### [TEXTE FOURNI]
---

Article publié dans Concours pluripro, septembre 2022

L’article R4124-3-5 du code de la santé publique stipule qu’"en cas d’insuffisance professionnelle rendant dangereux l’exercice de la profession, la suspension temporaire, totale ou partielle, du droit d’exercer est prononcée par le conseil régional ou interrégional pour une période déterminée, qui peut, s’il y a lieu, être renouvelée." Une insuffisance qui peut être soulevée par un patient, lequel peut saisir le conseil départemental de l’Ordre, mais aussi par le Conseil national de l’Ordre des médecins (Cnom) ou encore le directeur général de l’agence régionale de santé (ARS).

La suspension éventuelle d’exercice ne peut être prononcée que sur la base d’un rapport d’expertise établi par trois médecins qualifiés dans la même spécialité que celle du praticien concerné : le premier désigné par l’intéressé, le deuxième par l’Ordre et le troisième par les deux premiers experts.

Les experts procèdent ensemble à l’examen des connaissances théoriques et pratiques du praticien mis en cause.

---

### [DONNÉES FOURNIES]
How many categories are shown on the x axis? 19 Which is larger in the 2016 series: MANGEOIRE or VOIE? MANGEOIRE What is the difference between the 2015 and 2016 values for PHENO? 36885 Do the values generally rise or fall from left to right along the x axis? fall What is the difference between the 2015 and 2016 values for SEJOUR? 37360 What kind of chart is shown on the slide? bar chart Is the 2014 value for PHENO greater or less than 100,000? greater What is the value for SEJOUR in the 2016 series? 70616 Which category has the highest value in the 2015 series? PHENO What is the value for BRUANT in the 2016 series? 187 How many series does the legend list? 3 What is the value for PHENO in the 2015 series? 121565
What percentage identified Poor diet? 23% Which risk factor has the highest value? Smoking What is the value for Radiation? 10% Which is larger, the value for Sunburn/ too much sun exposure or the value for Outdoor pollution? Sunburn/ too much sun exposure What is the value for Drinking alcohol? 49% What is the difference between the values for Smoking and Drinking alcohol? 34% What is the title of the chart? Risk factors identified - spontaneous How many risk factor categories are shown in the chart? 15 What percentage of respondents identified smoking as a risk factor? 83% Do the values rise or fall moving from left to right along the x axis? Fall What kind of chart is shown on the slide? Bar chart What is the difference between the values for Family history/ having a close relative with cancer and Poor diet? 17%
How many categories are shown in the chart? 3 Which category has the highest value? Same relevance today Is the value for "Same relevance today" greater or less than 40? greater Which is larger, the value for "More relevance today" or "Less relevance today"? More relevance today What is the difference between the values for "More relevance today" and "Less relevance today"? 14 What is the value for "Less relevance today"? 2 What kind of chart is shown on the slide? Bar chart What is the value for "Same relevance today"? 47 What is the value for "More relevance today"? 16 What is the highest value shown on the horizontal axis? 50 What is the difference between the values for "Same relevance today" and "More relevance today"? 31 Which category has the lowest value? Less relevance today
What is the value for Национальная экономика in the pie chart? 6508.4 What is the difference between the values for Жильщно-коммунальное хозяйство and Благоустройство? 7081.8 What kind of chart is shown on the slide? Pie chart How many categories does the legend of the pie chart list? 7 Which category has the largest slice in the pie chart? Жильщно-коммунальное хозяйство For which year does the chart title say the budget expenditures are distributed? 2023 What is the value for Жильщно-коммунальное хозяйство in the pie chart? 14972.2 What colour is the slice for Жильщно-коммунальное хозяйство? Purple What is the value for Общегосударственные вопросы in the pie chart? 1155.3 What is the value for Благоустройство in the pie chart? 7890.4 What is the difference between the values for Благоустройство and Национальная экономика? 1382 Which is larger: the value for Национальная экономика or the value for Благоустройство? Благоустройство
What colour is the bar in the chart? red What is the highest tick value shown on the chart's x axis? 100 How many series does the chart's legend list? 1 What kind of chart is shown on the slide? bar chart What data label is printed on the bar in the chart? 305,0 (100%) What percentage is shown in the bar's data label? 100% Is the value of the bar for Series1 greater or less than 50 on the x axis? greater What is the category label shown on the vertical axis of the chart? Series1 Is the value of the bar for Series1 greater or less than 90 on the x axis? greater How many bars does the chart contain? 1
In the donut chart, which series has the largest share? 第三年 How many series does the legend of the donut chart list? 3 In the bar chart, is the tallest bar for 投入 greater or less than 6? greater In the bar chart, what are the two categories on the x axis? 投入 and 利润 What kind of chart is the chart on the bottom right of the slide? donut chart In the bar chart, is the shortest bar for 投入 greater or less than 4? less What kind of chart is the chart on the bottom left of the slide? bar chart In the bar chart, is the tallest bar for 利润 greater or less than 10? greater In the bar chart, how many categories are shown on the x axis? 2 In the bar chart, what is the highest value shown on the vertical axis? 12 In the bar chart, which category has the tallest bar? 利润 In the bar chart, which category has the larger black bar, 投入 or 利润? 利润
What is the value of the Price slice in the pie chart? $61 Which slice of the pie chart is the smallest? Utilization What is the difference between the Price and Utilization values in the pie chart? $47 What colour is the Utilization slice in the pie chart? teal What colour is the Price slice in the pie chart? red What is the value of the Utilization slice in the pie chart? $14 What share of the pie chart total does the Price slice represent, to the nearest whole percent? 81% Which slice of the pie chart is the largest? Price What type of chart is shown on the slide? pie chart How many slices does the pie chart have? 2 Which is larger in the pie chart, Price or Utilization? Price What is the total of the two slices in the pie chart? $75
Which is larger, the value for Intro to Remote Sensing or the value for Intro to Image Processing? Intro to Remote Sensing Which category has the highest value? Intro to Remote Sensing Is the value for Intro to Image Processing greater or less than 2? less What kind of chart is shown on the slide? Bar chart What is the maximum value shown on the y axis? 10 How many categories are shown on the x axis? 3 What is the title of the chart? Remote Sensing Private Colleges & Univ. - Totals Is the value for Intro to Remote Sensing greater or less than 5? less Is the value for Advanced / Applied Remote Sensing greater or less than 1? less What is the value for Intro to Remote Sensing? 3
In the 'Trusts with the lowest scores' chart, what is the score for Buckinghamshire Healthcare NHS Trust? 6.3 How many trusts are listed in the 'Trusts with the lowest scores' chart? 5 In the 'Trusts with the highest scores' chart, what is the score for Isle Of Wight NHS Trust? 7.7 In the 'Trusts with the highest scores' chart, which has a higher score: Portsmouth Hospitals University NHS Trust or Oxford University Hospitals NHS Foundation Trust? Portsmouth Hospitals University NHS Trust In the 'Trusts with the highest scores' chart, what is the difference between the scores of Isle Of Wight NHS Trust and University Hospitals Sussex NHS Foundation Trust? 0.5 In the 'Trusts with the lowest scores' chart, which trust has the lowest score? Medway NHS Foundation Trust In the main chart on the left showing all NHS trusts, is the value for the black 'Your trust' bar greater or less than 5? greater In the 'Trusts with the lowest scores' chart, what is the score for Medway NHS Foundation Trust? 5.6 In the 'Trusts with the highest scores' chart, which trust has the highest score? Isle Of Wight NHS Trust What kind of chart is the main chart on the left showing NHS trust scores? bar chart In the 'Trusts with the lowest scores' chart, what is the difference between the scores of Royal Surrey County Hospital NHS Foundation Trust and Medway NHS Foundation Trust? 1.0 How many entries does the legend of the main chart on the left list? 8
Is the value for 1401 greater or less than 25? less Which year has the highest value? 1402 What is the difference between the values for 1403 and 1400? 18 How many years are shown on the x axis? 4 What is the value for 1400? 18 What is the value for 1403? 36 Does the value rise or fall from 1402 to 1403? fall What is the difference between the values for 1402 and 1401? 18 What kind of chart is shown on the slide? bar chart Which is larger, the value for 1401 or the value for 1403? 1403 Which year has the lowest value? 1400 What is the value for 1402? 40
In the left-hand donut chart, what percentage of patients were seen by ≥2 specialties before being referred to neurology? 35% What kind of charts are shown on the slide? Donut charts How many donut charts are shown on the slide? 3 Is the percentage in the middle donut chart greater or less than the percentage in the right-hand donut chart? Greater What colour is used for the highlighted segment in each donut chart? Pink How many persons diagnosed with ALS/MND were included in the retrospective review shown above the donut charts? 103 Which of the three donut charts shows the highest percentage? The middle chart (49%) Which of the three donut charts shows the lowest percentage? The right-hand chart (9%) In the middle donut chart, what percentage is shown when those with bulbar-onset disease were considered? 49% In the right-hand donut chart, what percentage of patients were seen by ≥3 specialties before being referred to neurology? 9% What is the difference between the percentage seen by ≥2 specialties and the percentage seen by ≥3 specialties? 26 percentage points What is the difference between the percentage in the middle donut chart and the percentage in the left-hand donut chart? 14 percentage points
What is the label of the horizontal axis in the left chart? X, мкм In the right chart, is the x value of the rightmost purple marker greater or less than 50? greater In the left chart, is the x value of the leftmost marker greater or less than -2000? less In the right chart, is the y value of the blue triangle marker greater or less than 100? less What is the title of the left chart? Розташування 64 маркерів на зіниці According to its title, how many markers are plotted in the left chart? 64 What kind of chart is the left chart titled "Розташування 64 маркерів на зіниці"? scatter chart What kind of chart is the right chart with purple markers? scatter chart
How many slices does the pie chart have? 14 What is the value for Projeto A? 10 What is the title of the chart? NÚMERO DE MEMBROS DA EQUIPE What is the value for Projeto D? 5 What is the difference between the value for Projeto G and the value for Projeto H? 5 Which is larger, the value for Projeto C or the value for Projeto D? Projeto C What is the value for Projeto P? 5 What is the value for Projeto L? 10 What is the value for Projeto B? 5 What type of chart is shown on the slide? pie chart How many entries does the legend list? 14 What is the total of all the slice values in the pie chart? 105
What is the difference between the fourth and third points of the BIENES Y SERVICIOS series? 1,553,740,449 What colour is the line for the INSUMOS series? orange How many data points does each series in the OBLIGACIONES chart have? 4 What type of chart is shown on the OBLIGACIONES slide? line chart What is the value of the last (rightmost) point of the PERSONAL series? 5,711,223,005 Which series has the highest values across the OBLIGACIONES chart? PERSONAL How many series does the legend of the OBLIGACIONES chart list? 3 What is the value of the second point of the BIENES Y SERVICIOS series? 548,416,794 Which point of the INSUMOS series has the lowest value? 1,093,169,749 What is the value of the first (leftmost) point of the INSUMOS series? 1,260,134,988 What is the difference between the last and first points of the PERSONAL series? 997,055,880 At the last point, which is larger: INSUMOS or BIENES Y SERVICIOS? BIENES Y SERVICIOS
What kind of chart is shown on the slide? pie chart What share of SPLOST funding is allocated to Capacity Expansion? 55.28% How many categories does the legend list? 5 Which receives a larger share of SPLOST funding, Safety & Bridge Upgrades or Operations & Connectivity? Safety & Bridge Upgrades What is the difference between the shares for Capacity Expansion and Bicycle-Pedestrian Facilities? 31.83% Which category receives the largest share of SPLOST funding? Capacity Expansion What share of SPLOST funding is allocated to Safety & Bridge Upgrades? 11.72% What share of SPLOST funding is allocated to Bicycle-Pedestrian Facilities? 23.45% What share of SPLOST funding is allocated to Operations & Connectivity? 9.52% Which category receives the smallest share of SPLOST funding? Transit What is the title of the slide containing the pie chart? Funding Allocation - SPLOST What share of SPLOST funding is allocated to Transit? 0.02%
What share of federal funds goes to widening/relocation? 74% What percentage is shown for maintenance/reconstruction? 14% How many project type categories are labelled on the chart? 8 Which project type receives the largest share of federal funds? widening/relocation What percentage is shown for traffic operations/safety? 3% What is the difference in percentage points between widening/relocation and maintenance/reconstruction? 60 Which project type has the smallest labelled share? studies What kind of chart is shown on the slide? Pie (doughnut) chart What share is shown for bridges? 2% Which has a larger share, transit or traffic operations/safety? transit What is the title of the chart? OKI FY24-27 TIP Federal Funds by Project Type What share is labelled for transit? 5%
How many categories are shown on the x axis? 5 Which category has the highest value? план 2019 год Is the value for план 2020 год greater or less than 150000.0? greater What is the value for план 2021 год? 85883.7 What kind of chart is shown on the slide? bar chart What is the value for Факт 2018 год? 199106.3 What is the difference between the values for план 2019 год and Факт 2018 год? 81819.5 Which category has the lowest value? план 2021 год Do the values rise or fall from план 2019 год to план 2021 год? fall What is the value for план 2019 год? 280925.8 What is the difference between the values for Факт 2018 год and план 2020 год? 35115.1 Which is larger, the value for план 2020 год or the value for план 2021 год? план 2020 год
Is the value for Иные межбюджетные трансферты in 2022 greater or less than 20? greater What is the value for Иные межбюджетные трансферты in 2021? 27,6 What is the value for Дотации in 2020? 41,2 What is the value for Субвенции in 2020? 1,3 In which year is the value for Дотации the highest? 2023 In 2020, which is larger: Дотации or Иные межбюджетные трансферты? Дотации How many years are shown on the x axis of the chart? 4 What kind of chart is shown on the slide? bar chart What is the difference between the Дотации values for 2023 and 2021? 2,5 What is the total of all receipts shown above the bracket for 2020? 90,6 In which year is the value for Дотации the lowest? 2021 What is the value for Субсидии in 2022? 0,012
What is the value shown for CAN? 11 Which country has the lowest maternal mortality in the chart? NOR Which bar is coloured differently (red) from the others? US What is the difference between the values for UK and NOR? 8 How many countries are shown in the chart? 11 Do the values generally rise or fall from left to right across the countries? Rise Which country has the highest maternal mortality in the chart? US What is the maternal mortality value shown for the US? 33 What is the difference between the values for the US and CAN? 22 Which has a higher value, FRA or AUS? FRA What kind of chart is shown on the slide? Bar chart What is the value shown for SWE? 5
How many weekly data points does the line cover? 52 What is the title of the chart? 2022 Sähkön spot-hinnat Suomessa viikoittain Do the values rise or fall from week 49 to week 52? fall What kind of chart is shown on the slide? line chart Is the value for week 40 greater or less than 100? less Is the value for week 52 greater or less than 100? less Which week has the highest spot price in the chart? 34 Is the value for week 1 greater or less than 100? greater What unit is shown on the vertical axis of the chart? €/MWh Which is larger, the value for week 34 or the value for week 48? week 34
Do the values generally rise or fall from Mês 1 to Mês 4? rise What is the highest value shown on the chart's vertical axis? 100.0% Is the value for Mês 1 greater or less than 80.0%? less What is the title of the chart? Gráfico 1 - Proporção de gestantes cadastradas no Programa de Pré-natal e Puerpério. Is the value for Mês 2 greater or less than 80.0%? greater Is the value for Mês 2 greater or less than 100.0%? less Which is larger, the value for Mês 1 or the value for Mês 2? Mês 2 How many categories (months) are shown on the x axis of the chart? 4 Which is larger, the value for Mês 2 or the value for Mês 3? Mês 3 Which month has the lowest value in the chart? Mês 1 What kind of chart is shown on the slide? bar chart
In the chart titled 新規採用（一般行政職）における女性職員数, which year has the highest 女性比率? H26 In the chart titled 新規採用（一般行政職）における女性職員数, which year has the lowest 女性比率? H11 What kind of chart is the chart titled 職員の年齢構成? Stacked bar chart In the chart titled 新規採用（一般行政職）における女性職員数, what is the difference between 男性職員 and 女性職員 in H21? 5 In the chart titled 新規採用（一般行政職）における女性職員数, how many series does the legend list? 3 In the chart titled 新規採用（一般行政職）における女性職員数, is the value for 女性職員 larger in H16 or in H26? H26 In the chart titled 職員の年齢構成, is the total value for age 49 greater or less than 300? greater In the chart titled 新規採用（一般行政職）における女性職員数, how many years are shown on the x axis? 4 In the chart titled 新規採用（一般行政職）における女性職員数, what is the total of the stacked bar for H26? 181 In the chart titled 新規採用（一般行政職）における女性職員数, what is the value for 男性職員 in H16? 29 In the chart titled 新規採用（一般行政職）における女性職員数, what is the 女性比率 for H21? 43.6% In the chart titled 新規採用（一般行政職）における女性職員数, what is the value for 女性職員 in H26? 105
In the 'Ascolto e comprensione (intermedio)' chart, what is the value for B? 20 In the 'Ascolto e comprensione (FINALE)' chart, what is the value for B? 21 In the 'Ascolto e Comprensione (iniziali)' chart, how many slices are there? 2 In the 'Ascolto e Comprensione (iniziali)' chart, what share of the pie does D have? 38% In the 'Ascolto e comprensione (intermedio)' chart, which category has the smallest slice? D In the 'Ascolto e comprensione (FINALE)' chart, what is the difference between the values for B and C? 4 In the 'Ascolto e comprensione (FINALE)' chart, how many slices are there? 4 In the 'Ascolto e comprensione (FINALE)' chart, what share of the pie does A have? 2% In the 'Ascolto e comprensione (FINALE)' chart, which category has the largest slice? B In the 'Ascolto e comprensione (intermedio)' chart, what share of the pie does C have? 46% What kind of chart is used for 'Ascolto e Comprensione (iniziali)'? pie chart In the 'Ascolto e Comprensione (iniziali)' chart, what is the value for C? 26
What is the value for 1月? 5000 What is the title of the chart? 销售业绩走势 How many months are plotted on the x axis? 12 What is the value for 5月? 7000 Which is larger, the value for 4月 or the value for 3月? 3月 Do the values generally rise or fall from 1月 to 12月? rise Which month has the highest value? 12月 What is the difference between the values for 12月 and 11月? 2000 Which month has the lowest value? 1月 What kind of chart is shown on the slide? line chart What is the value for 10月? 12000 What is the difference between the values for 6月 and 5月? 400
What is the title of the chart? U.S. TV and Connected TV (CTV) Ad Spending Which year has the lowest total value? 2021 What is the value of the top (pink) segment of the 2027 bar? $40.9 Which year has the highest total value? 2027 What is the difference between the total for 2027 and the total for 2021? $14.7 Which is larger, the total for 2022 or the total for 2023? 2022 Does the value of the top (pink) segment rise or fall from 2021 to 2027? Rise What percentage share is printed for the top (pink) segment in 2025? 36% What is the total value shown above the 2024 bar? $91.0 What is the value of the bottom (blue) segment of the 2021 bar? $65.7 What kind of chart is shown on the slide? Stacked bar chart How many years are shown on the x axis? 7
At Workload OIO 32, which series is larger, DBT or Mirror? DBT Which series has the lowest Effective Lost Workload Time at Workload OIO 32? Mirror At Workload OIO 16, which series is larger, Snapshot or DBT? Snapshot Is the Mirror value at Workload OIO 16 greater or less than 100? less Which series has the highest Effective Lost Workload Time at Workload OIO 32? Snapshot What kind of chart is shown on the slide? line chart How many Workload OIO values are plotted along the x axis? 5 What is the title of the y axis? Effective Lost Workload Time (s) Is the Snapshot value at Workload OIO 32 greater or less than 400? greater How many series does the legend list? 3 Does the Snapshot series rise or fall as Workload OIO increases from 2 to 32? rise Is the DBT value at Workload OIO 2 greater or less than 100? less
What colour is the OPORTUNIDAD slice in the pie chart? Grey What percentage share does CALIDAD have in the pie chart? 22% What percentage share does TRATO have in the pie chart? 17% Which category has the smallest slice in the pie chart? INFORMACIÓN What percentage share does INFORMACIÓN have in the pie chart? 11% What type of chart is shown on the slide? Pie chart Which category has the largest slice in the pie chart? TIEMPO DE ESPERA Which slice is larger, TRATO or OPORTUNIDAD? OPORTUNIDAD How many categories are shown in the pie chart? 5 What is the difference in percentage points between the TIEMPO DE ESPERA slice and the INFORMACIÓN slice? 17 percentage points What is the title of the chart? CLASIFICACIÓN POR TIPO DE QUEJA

---

### [CONSIGNE 1]
Les affirmations suivantes concordent-elles avec l’article sur l’insuffisance professionnelle ? Répondez par oui ou par non et citez les mots décisifs de l’article.
(a) La suspension du droit d’exercer peut être prononcée par le conseil départemental de l’Ordre.
(b) L’un des trois experts est désigné par le praticien concerné.
(c) Le directeur général de l’agence régionale de santé peut soulever une insuffisance professionnelle.
### [CONSIGNE 2]
Rédigez la suite de l’article sur l’insuffisance professionnelle, à partir de sa dernière phrase.

### [RÉPONSE RÉDIGÉE 1]
(a) Non : « la suspension temporaire, totale ou partielle, du droit d’exercer est prononcée par le conseil régional ou interrégional ».
(b) Oui : « le premier désigné par l’intéressé ».
(c) Oui : « ou encore le directeur général de l’agence régionale de santé (ARS) ».

### [RÉPONSE RÉDIGÉE 2]
Le rapport d’expertise doit indiquer les insuffisances relevées au cours de l’expertise, leur dangerosité et préconiser les moyens de les pallier par une formation théorique et, si nécessaire, pratique. Le conseil régional ou interrégional doit ensuite statuer, et la décision éventuelle de suspension doit définir les obligations de formation du praticien.

Cette décision pourra être contestée devant le Cnom puis devant le Conseil d’État. Ce dernier, dans un arrêt du 30 mai 2022, a rejeté le recours d’une médecin généraliste qui ne s’était pas présentée devant le Conseil national au motif que son avocat était indisponible. Cette praticienne avait commis des erreurs de prescription qui avaient été constatées par l’Assurance maladie, et les experts avaient considéré que ses insuffisances professionnelles rendaient dangereuse la pratique de la médecine générale, en particulier auprès de jeunes patients. Elle a ainsi été condamnée à deux ans de suspension, le temps de suivre l’enseignement d’un diplôme interuniversitaire sanctionné soit par l’obtention d’un diplôme, soit par une évaluation sous forme d’une attestation établie par le responsable du diplôme ainsi qu’un stage pratique de six mois auprès d’un maître de stage.

 

Que faire face à un changement de comportement ?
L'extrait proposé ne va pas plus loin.